--- Dataset content ---
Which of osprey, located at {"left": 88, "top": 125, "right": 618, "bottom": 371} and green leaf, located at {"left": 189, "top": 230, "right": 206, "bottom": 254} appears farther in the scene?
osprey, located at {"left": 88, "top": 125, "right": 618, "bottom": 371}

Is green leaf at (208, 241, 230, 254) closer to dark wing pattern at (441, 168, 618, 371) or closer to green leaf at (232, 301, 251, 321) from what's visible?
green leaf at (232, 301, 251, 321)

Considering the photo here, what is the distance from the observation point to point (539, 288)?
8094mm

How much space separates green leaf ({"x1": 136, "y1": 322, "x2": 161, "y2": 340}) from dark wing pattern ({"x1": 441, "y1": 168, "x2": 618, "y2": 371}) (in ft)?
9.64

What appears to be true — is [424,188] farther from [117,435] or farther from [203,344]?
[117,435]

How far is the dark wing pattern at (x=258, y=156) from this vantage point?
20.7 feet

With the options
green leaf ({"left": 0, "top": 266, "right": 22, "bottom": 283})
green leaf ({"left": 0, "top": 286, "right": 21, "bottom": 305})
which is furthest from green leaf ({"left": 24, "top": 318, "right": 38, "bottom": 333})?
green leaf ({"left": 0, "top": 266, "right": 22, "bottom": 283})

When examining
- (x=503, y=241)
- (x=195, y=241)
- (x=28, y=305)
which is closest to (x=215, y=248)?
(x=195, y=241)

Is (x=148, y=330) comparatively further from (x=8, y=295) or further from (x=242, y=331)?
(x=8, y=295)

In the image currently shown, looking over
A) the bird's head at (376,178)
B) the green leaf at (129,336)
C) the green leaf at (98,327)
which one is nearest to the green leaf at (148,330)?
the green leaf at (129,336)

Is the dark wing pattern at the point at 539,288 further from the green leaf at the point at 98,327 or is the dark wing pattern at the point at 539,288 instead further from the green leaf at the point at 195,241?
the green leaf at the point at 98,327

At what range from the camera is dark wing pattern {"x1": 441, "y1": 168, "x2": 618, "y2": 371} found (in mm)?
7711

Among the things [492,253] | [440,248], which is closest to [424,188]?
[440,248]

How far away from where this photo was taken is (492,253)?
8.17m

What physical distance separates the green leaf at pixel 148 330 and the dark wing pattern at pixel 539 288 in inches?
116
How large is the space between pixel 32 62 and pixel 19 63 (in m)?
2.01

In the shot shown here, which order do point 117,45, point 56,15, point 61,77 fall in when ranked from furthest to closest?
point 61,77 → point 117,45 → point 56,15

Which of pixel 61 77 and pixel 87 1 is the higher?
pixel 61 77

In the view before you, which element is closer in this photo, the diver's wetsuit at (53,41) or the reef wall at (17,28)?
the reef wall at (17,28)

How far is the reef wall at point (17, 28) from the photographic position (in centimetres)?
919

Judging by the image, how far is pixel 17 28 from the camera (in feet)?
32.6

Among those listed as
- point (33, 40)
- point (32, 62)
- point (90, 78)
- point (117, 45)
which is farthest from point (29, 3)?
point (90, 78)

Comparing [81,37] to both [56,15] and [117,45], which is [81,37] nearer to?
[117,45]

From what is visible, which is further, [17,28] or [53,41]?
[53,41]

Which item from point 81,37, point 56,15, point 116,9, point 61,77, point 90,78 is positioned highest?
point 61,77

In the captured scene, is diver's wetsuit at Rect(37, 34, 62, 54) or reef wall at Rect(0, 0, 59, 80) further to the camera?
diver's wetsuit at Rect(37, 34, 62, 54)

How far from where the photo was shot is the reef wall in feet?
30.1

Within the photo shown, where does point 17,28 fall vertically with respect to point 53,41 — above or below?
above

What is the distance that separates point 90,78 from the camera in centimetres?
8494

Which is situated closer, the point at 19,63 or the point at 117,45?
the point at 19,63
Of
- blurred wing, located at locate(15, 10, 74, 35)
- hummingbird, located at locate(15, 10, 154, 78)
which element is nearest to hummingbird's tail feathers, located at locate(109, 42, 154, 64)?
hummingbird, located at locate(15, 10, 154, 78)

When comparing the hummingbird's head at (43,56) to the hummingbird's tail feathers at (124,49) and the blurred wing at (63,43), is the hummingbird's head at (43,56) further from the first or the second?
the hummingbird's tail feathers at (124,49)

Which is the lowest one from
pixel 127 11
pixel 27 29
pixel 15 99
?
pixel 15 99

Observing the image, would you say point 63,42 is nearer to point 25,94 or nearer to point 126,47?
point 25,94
---
#### Exercise task
Pick out every line in the listing above that contains the word "shown" and copy each one.

#### In response
In the image currently shown, looking over
In the shot shown here, which order do point 117,45, point 56,15, point 61,77 fall in when ranked from furthest to closest?
Within the photo shown, where does point 17,28 fall vertically with respect to point 53,41 — above or below?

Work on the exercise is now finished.